I can't share specific examples, because:
- Truth be told, they are no longer that common. (I think most, if not all, of those Salesforce examples were contrived. In fact, I would conjecture that if devs who have strong AppSec teams saw that their devs wrote code the manner that the Salesforce examples was written, their AppSec teams would insist that those developers be forced to write code while wearing mittens for the next 6 months.)
- Any recent examples that am currently aware of (there are a few; mostly variations of processing URL query parameters in a JavaScript context) are proprietary and therefore I am unable to share them.
But the main complexity I am thinking of is that when multiple parsers are involved, you need to know the proper nesting order. If you nest them in the wrong order, it won't save you from XSS.
That said, @jmanico, @szh, and @mackowski think its wise to break out nested encoding into a separate XSS Prevention Cheat Sheet that has a title that will warn people of the inherent dangers, I think we can do so if we're very careful as it might be helpful in specific edge cases. Knowing human nature (specifically, vanity and laziness), I still think it probably will have a net negative impact and as am AppSec engineer, I would never allow it except as a short term fix. But if we name is something appropriate such as:
Questionable Techniques for Preventing XSS
and erect some other reasonable guardrails to clearly make it a suggestion of last resort, then sure, if your up to it. But keep in might that a lot more work than the simple change that you initially expressed of:
Encoding Type: HTML Attribute Encoding Encoding [sic] Mechanism: Encode all characters with the HTML Entity &#xHH; format, including spaces, where HH represents the hexadecimal value of the character in Unicode. For example, A becomes A. All alphanumeric characters (letters A to Z, a to z, and digits 0 to 9) remain unencoded.
Anyway, cathartic as this exchange has been, given that I have had a recent death in my family that needs attending to, I prefer to allow @jmanico, @szh, and @mackowski time to share their perspective before I pipe in again (which likely won't be for at least a week).
@kwwall Thank you so much for your extensive responses on this. I'm terribly sorry to hear about your loss!
@jmanico and @mackowski I'll defer to you on this decision since I'm no longer as up to date on frontend security as I once was, but I just want to keep the perspective that these are cheat sheets, and should address the majority of cases, not necessarily every eventuality that may come up. If we're talking about a very niche case, it may be ok to just leave it unaddressed.
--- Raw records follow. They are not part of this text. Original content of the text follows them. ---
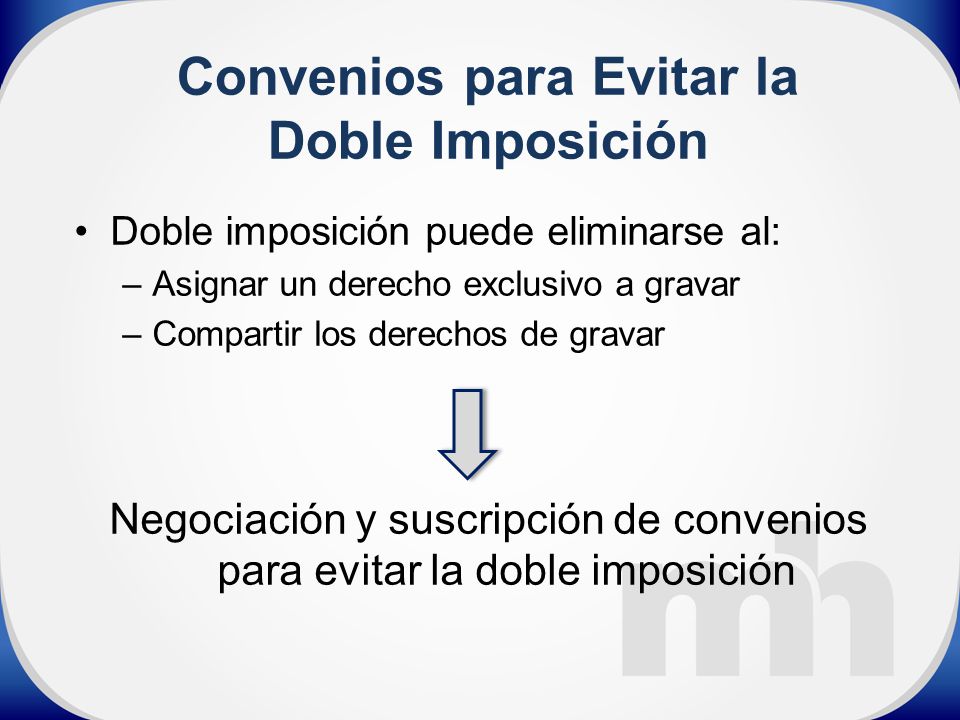 Convenios para Evitar la Doble Imposición

• Doble imposición puede eliminarse al:
– Asignar un derecho exclusivo a gravar
– Compartir los derechos de gravar

Negociación y suscripción de convenios para evitar la doble imposición

mh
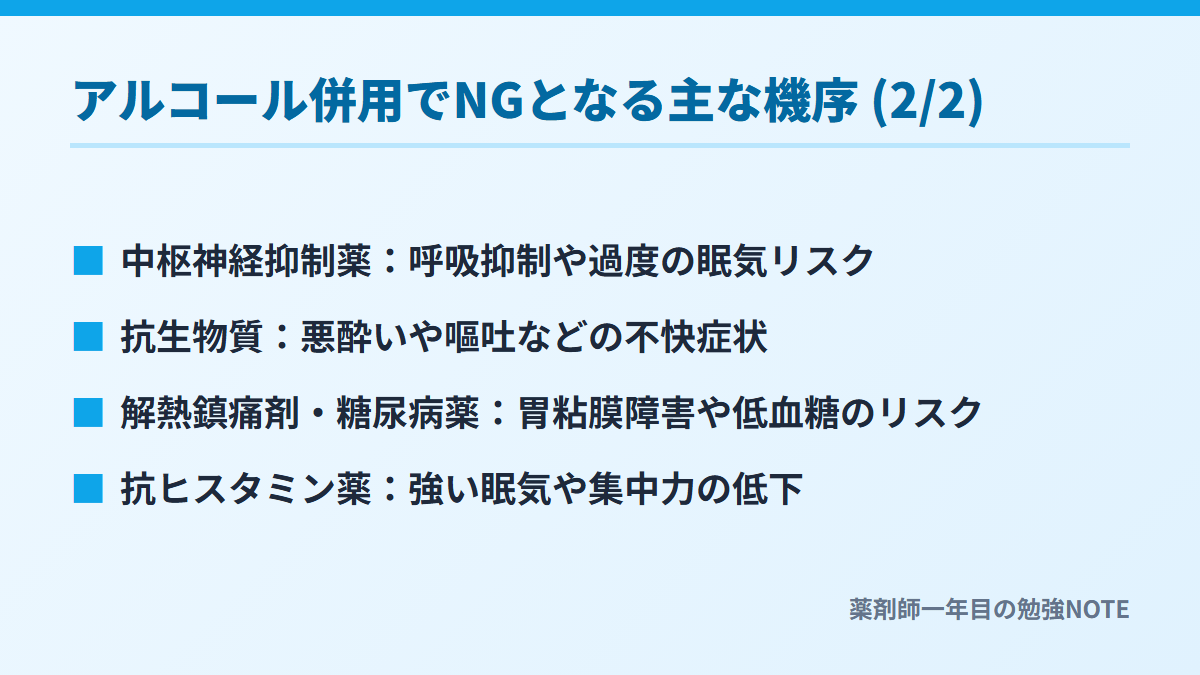 アルコール併用でNGとなる主な機序 (2/2)

■ 中枢神経抑制薬：呼吸抑制や過度の眠気リスク

■ 抗生物質：悪酔いや嘔吐などの不快症状

■ 解熱鎮痛剤・糖尿病薬：胃粘膜障害や低血糖のリスク

■ 抗ヒスタミン薬：強い眠気や集中力の低下

薬剤師一年目の勉強NOTE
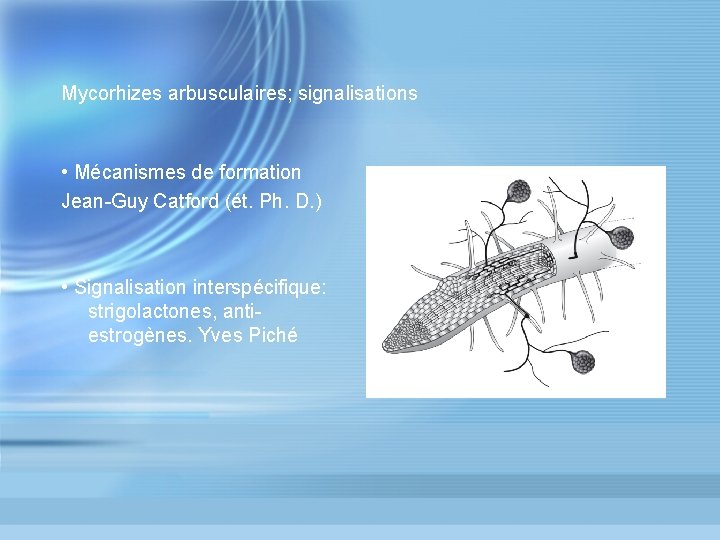 Mycorhizes arbusculaires; signalisations

• Mécanismes de formation
Jean-Guy Catford (ét. Ph. D.)

• Signalisation interspécifique: strigolactones, anti-estrogènes. Yves Piché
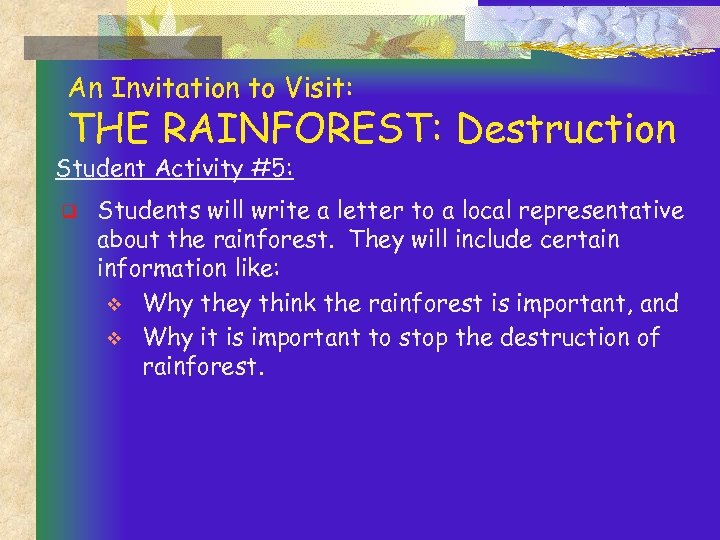 An Invitation to Visit:
THE RAINFOREST: Destruction

Student Activity #5:

Students will write a letter to a local representative about the rainforest. They will include certain information like:

Why they think the rainforest is important, and

Why it is important to stop the destruction of rainforest.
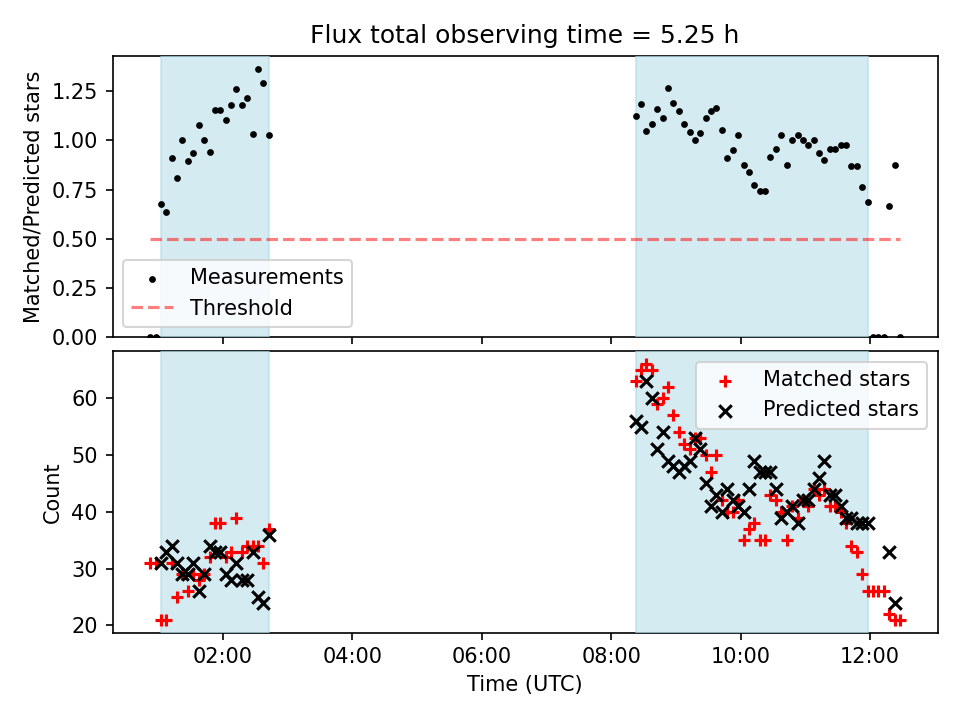 Flux total observing time = 5.25 h

Matched/Predicted stars

1.25
1.00
0.75
0.50
0.25
0.00

Measurements
Threshold

Count

60
50
40
30
20

Matched stars
Predicted stars

02:00
04:00
06:00
08:00
10:00
12:00

Time (UTC)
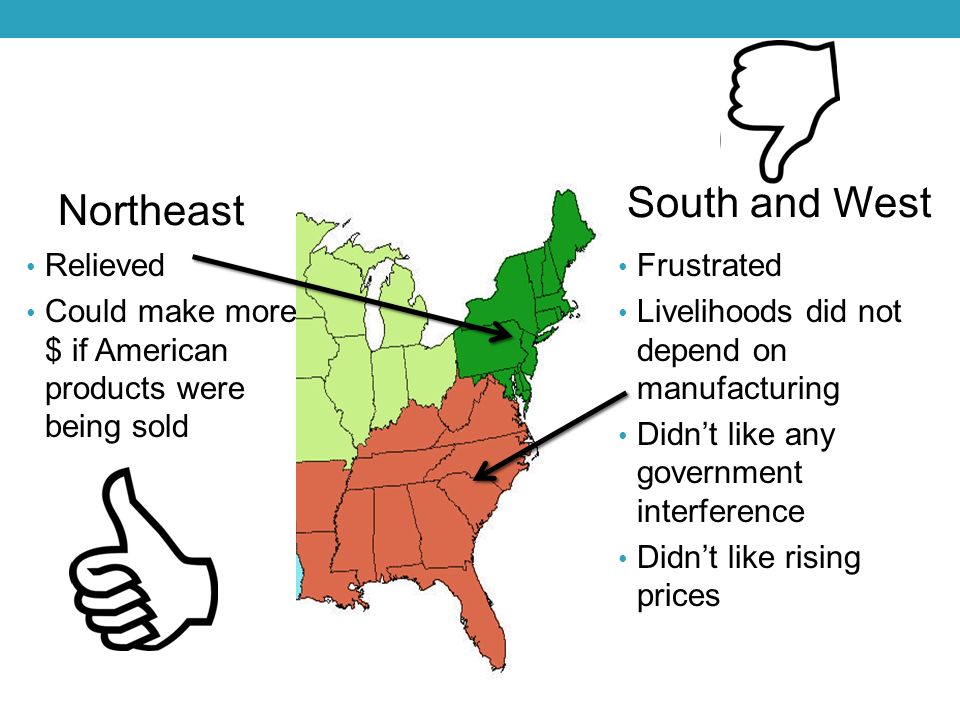 Northeast

• Relieved
• Could make more $ if American products were being sold

South and West

• Frustrated
• Livelihoods did not depend on manufacturing
• Didn't like any government interference
• Didn't like rising prices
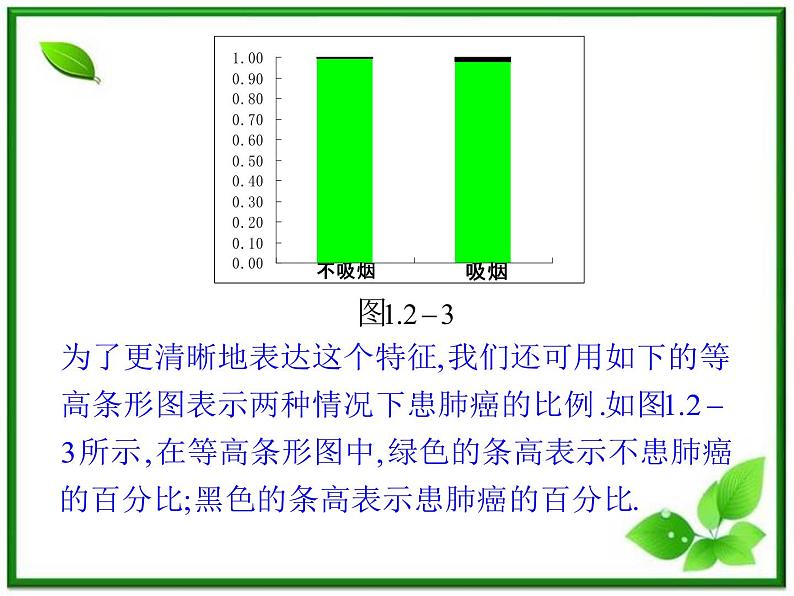 1.00
0.90
0.80
0.70
0.60
0.50
0.40
0.30
0.20
0.10
0.00

不吸烟　吸烟

图1.2－3

为了更清晰地表达这个特征,我们还可用如下的等高条形图表示两种情况下患肺癌的比例.如图1.2－3所示,在等高条形图中,绿色的条高表示不患肺癌的百分比;黑色的条高表示患肺癌的百分比.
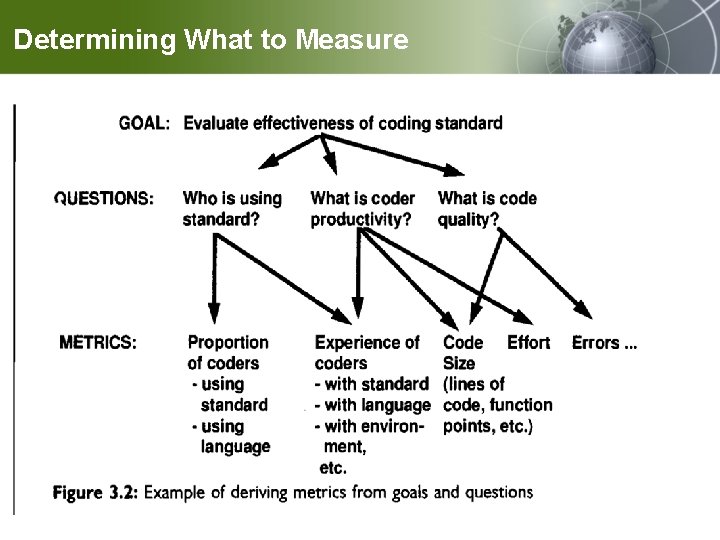 Determining What to Measure

GOAL: Evaluate effectiveness of coding standard

QUESTIONS:

Who is using standard?

What is coder productivity?

What is code quality?

METRICS:

Proportion of coders
- using standard
- using language

Experience of coders
- with standard
- with language
- with environment,
etc.

Code Size (lines of code, function points, etc.)

Effort

Errors ...

Figure 3.2: Example of deriving metrics from goals and questions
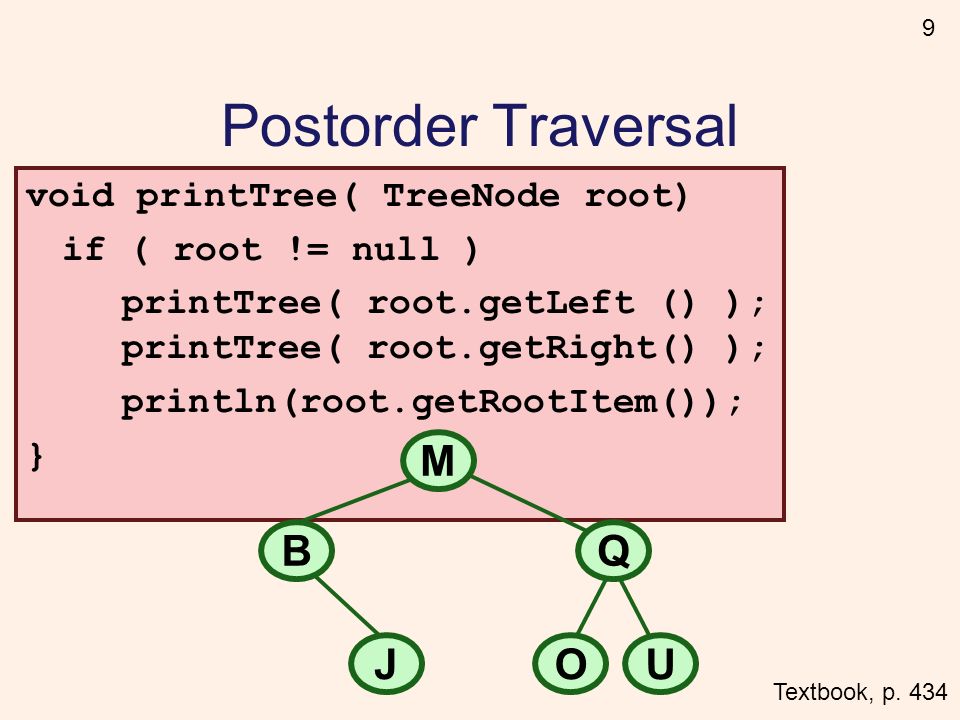 9

Postorder Traversal

void printTree( TreeNode root)
  if ( root != null )
     printTree( root.getLeft () );
     printTree( root.getRight() );
     println(root.getRootItem());
}

M
B
Q
J
O
U

Textbook, p. 434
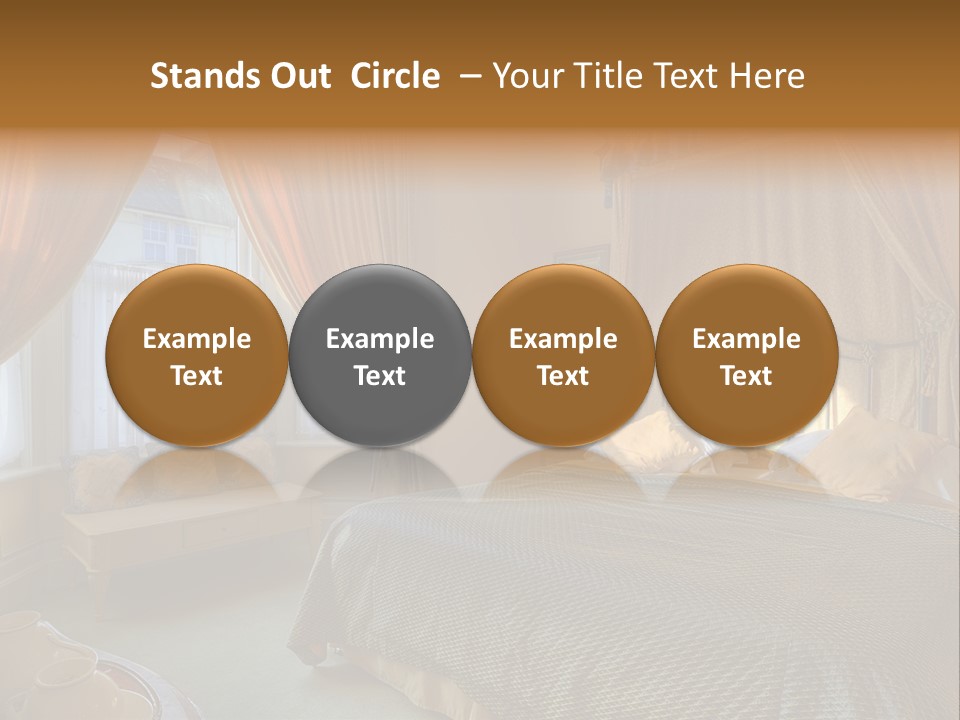 Stands Out Circle – Your Title Text Here

Example Text

Example Text

Example Text

Example Text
but I just want to keep the perspective that these are cheat sheets, and should address the majority of cases, not necessarily every eventuality that may come up. If we're talking about a very niche case, it may be ok to just leave it unaddressed.
I agree 100%. We want brief actionable guides. And I know its hard. It's actually a lot harder to write a concise cheatsheet vs. a verbose one, but that is our goal. Kevin is doing a great job in his commentary and we are close to agreeing on a small edit to this cheatsheet.
Nice conversation everyone! Well done!